Now another crisis in science and math education is challenging the credibility of the nation's public schools. But many public figures, including pro-minent educators, are warning that if anyone is crying wolf this time, it's because the wolf is at the door.
How does this crisis differ?
There is a loose consensus among economists, academicians, and business leaders that America's industrial economy, which for decades has been dependent on unskilled and semiskilled labor, is moving into a new phase. This ''information age'' economy, as some are calling it, will be rooted in technology, in telecommunications, computers, and information processing. All these fields will require workers with technical expertise. And that means training in science and math.

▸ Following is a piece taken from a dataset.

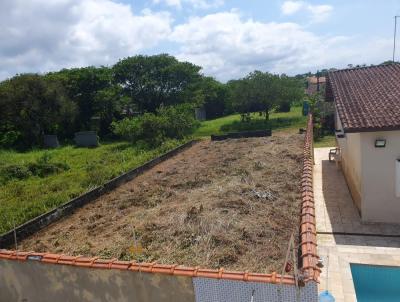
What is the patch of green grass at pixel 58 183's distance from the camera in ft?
35.8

Instead, what the US is facing now is a downward spiral in the quality of science and math teaching nationwide. Problems include:
* Teacher shortages. Record numbers of science and math teachers are moving into the private sector. The problem has spread to more than 40 states, and some, such as California and Texas, report critical staff shortages.

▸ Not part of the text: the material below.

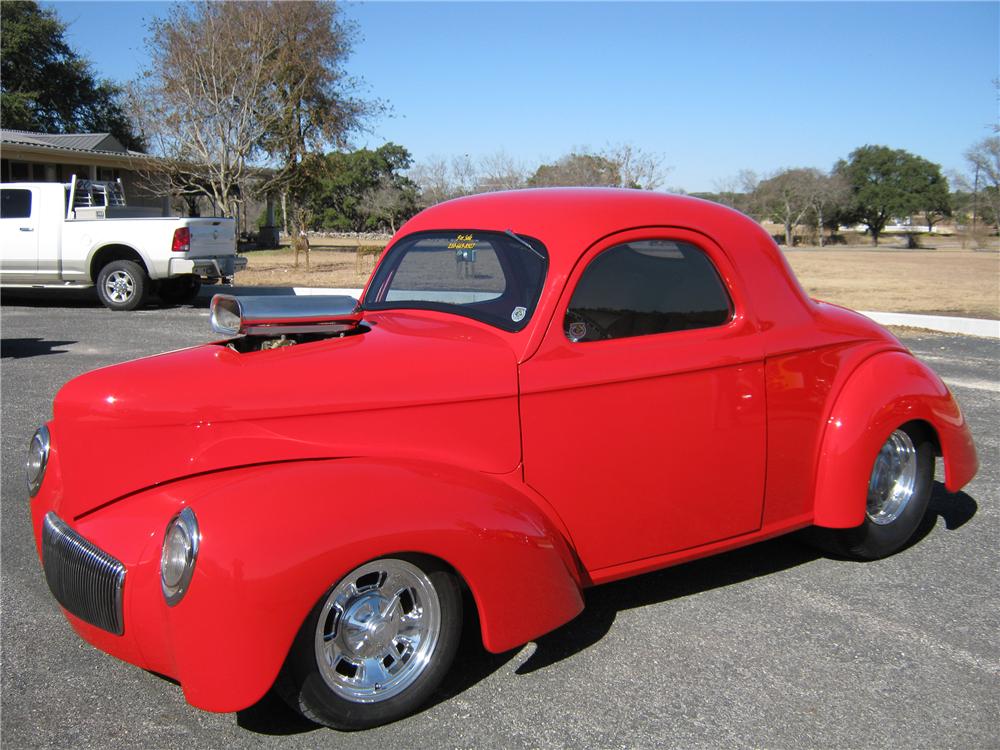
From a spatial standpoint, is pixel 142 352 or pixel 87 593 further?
pixel 142 352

* Use of poorly qualified teachers. Nearly 60,000 of the approximately 200, 000 science and math teachers now at work in public schools are not qualified to teach in those fields, according to officials of the National Science Teacher association.
* Drops in achievement scores.The average achievement in science among US schoolchildren has been falling since 1960. Average SAT scores in math were down 17 percent in 1982 compared with 1972.
* Declining interest in math and science. According to one study, approximately 50 percent of students entering junior high school say they like science, but only 25 percent feel that way when they leave junior high.
As critical as such problems are, there is an odd contradiction in the current situation. Some educators see the teacher shortage and declining interest and achievement as merely symptomatic of the real nemesis: public perception that the study of science is not really of vital importance, that the subject is somehow separate from the real world. Particularly perplexing to these educators is the concurrent surge of interest in popular science, as is evidenced by the success of half a dozen or more general interest science magazines.
''Right now math and science appear to most Americans to be arcane mysteries about which they know very little, and far too many are willing to leave it to the experts to deal with,'' points out Dr. Benjamin F. Payton, president of Tuskegee Institute. ''So when we have an incident like Three Mile Island or Love Canal, many people, well-meaning people, react to the incident but do not react in a manner that demonstrates any basic understanding of the scientific background to the incident. Unfortunately (this) leads to a kind anti-scientific , anti-technological attitude.'' (See interview, Page 2.)
To understand the present crisis it is necessary to go back to the last low point of concern about science and math education: 1957, and Sputnik. The average American was acutely aware of the importance of science and math instruction in the years following the Sputnik. Parents dropped the names of astronauts when admonishing their children to do math and science homework. School boards and state governments rallied behind science education.